- **Direction a**: Report how many lines in the rows below contain the word "exists". Give only the number.

- **Extract to read**:
# Chronology of 90's Boxing Pound For Pound Number One Race



## Stuart (Sep 27, 2019)

I made this video to pay tribute to the best boxer's of the 1990's. 

Also because I'd like to set a few myths straight;

1) Oscar De La Hoya was a serious fighter in the 90's not just a socialite boxer. 

2) Roy Jones was dominant in the 90's but he faced weaker competition than everyone else on the pound for pound list. 

3) Pernell Whittaker was a very effective, simple economical fighter for the most part of his career. 

These are just myths that I have encountered, you might not have heard all of these things. 

For those who might not be interested in my video but might be interested in a debate, the pound for pound year end no. 1 chronology according to the ring magazine goes like this;

1990 - Julio Cesar Chavez

1991 - Julio Cesar Chavez

1992 - Julio Cesar Chavez

1993 - Pernell Whittaker 

1994 - Pernell Whittaker

1995 - Pernell Whittaker

1996 - Roy Jones

1997 - Oscar De La Hoya

1998 - Oscar De La Hoya

1999 - Roy Jones


----------



## Headhunter (Sep 27, 2019)

Meh p4p rankings are nothing but opinions there's no eye of actual way of determining it and it ends up being more of a popularity contest


----------



## CB Jones (Sep 27, 2019)

Roy Jones was the man.

Beat Bernard Hopkins, James Toney, and John Ruiz.

He dominated everyone he fought in his prime.

IMO he was the best pound for pound in the 90s and Mayweather was the 2000s p4p


----------



## Gweilo (Sep 28, 2019)

There was some great memories, it's difficult, Charvez, would be my choice, but in the twilight of his career and his taxi driver fights, probably would be a clear winner if the time frame was 85 to 95. It is a tough choice, but my favourite part of the video was in the Trinidad v campos fight, and the comment about campos blocking punches with his face, Penllyn with out the drug problem could have topped it, and I agree dela hoya was a great fighter, but being under Don king, and having the name the golden boy, made a lot of boxing fans dislike him. But we have to put into context, we saw Ray lenard in the video, at 39, then in the 2000's we saw the emergence of Joe Calzaghe,  beat Hopkins and Jones Jr, yes it is only opinions, but who would be lb for lb all time.


----------



## Stuart (Sep 28, 2019)

- **Dataset records**:
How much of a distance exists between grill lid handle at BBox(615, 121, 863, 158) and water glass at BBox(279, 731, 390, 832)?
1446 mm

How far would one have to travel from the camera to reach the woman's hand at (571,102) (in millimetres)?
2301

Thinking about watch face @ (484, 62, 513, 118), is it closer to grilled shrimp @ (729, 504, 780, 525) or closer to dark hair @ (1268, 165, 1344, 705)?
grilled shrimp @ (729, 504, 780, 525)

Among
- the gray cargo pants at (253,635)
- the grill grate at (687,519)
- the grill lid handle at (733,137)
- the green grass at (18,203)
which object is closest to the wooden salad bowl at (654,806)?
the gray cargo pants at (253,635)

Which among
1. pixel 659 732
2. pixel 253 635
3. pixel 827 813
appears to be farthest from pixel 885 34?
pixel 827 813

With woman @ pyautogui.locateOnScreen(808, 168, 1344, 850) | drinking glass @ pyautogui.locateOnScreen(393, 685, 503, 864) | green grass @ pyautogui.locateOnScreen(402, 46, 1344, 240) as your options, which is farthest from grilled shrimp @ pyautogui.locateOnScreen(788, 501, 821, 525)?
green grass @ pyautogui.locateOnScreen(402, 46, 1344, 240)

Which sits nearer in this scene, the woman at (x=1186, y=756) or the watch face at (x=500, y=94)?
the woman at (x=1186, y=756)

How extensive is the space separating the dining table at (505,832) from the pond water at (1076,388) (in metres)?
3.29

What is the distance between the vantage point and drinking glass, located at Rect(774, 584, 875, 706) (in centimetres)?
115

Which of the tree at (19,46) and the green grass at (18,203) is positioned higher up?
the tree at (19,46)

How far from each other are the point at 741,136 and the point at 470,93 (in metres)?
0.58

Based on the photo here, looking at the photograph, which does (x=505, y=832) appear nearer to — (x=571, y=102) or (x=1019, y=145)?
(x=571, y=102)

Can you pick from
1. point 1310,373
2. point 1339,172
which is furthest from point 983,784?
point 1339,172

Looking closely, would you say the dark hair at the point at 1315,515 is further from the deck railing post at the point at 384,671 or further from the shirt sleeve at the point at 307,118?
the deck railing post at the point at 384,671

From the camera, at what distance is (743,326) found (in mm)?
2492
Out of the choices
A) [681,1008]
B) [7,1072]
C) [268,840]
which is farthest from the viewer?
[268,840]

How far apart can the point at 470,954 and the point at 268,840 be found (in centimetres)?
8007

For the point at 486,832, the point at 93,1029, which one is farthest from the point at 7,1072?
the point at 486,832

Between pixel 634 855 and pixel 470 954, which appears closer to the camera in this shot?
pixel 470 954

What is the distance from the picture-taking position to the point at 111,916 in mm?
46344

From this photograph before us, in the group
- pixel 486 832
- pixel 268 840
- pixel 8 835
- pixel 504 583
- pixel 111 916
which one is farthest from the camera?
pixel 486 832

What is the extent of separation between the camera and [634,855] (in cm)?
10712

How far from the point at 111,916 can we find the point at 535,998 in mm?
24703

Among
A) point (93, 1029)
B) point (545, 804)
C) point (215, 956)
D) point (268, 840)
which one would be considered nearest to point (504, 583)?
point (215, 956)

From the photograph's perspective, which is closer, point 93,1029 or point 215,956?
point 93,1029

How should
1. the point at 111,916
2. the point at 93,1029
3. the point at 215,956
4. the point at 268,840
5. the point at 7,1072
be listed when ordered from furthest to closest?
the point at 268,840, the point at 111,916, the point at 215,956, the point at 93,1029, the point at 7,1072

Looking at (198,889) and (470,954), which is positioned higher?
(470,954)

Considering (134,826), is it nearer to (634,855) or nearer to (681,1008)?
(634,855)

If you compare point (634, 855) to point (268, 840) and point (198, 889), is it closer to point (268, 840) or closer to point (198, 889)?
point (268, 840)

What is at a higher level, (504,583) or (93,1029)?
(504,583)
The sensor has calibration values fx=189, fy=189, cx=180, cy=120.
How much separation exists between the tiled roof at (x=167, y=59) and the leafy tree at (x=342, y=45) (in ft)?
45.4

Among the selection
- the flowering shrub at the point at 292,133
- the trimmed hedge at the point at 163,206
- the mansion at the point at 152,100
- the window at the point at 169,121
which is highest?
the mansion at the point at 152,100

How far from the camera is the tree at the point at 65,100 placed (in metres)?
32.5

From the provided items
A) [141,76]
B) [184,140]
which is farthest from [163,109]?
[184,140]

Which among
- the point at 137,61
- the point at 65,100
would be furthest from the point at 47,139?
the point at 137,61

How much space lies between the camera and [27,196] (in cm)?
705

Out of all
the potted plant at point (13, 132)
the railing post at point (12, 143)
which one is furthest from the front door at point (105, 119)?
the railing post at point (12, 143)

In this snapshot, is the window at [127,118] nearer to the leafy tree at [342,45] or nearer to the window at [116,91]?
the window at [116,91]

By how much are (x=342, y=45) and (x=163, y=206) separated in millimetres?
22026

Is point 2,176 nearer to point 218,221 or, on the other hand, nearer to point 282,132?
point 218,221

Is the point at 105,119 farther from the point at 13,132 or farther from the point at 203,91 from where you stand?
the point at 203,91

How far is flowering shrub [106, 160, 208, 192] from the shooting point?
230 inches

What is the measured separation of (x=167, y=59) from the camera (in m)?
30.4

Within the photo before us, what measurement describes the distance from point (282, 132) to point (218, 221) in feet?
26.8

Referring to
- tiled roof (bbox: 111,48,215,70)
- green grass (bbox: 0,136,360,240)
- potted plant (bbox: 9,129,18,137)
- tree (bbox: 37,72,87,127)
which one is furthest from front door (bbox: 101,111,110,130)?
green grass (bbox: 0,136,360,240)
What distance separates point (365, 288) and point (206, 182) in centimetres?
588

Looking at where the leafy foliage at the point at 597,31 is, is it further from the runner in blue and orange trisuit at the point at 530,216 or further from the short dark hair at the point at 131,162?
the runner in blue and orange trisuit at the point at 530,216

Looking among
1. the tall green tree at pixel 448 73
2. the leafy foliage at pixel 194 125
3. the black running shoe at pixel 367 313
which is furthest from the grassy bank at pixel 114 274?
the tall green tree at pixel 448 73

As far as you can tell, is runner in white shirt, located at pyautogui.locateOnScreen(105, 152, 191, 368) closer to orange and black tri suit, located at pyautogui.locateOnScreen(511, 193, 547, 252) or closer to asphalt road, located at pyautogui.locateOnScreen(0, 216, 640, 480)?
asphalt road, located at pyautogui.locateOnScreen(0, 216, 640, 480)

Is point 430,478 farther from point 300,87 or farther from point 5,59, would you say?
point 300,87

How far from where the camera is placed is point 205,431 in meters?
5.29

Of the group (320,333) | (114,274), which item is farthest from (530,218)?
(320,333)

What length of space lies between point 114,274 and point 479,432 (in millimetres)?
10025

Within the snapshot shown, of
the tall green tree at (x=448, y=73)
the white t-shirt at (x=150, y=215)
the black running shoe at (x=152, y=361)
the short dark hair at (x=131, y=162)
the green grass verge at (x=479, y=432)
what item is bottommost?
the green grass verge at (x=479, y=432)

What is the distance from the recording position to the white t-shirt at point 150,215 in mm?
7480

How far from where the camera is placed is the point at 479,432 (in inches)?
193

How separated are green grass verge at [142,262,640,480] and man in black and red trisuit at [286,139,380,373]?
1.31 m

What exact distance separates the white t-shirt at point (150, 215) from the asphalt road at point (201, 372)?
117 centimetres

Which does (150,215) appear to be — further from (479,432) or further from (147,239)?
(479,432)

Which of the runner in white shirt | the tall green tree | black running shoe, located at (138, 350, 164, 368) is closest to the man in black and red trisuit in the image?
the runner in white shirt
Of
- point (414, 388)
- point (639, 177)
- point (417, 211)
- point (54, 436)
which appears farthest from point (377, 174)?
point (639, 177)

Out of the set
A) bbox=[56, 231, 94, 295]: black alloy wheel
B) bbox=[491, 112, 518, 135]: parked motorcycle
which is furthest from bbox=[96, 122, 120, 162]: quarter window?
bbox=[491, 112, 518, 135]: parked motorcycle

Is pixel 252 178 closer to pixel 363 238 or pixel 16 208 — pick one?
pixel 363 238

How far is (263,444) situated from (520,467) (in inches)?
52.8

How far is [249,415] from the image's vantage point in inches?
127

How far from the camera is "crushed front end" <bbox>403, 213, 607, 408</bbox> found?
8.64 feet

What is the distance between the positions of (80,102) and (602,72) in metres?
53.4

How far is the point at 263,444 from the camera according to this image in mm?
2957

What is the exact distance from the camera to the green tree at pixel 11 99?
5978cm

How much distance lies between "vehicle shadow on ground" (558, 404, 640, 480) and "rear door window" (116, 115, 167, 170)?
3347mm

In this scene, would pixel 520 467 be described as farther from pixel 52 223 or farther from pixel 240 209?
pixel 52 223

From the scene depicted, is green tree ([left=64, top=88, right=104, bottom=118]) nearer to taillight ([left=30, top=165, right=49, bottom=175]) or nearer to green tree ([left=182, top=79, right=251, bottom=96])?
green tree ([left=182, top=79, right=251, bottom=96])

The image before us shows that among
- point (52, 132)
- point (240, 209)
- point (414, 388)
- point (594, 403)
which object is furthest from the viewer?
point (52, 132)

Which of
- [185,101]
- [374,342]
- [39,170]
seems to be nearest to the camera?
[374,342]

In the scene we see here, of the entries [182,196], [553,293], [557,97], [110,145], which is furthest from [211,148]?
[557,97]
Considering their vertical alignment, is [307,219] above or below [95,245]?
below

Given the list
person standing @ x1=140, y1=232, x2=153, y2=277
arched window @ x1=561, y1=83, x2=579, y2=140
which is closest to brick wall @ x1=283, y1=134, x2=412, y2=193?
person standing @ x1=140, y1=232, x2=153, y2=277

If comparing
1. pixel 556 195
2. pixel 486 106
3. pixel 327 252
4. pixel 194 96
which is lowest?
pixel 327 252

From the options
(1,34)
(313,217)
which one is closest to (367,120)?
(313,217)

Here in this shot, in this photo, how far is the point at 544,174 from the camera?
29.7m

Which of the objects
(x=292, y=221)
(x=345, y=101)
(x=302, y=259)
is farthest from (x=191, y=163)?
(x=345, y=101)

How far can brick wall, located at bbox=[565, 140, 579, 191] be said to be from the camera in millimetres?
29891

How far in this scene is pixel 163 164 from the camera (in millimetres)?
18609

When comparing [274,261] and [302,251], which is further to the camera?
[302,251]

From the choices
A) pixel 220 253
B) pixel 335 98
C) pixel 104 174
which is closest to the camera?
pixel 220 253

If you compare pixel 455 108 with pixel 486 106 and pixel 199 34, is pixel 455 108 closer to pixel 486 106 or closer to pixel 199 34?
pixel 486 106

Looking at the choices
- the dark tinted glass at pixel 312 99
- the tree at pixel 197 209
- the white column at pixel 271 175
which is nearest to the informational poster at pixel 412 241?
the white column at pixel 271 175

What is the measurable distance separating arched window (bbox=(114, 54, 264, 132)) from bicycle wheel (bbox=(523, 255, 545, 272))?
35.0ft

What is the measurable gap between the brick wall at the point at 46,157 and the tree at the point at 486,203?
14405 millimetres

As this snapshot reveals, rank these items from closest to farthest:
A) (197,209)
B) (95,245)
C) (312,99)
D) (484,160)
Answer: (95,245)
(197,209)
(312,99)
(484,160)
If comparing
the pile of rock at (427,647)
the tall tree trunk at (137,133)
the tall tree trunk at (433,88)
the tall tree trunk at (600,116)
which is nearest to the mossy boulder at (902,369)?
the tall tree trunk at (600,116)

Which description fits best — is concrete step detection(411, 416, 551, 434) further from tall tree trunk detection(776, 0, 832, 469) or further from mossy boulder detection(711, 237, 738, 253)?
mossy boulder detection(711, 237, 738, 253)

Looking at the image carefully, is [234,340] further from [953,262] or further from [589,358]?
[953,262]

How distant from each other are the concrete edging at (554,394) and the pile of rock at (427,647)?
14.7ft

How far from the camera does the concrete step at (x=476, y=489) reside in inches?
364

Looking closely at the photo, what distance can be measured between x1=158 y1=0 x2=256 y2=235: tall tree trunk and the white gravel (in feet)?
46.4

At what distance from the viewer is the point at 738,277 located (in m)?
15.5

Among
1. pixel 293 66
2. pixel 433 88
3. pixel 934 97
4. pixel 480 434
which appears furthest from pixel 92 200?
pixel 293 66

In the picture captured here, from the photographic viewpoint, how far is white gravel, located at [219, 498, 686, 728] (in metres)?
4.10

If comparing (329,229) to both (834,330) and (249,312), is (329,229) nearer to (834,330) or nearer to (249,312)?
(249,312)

- **Direction b**: Resume the forum thread above about the 1990s pound-for-pound boxing rankings from the point where it stops.

- **Response a**: 2

- **Response b**:
Gweilo said:


> There was some great memories, it's difficult, Charvez, would be my choice, but in the twilight of his career and his taxi driver fights, probably would be a clear winner if the time frame was 85 to 95. It is a tough choice, but my favourite part of the video was in the Trinidad v campos fight, and the comment about campos blocking punches with his face, Penllyn with out the drug problem could have topped it, and I agree dela hoya was a great fighter, but being under Don king, and having the name the golden boy, made a lot of boxing fans dislike him. But we have to put into context, we saw Ray lenard in the video, at 39, then in the 2000's we saw the emergence of Joe Calzaghe,  beat Hopkins and Jones Jr, yes it is only opinions, but who would be lb for lb all time.



Glad you liked it. 

I thought Whittaker was probably the fighter of the 90’s personally although yeah if you included the late 80’s Chavez would have a stronger case.


----------



## JR 137 (Sep 28, 2019)

Like the others, mid 80s-mid90s, easily Chavez. I loved watching him fight. He could “box” he could brawl. He just wore guys down and KOed them in the middle rounds. 

For the life of me I can’t remember who it was that almost beat him, but got KOed in the last 30 seconds or so of the 12 round. He dominated Chavez the entire fight, and Chavez still found a way to win. That’s true greatness.


----------



## Stuart (Sep 28, 2019)

JR 137 said:


> Like the others, mid 80s-mid90s, easily Chavez. I loved watching him fight. He could “box” he could brawl. He just wore guys down and KOed them in the middle rounds.
> 
> For the life of me I can’t remember who it was that almost beat him, but got KOed in the last 30 seconds or so of the 12 round. He dominated Chavez the entire fight, and Chavez still found a way to win. That’s true greatness.



I think you are thinking of Meldrick Taylor


----------



## Gweilo (Sep 28, 2019)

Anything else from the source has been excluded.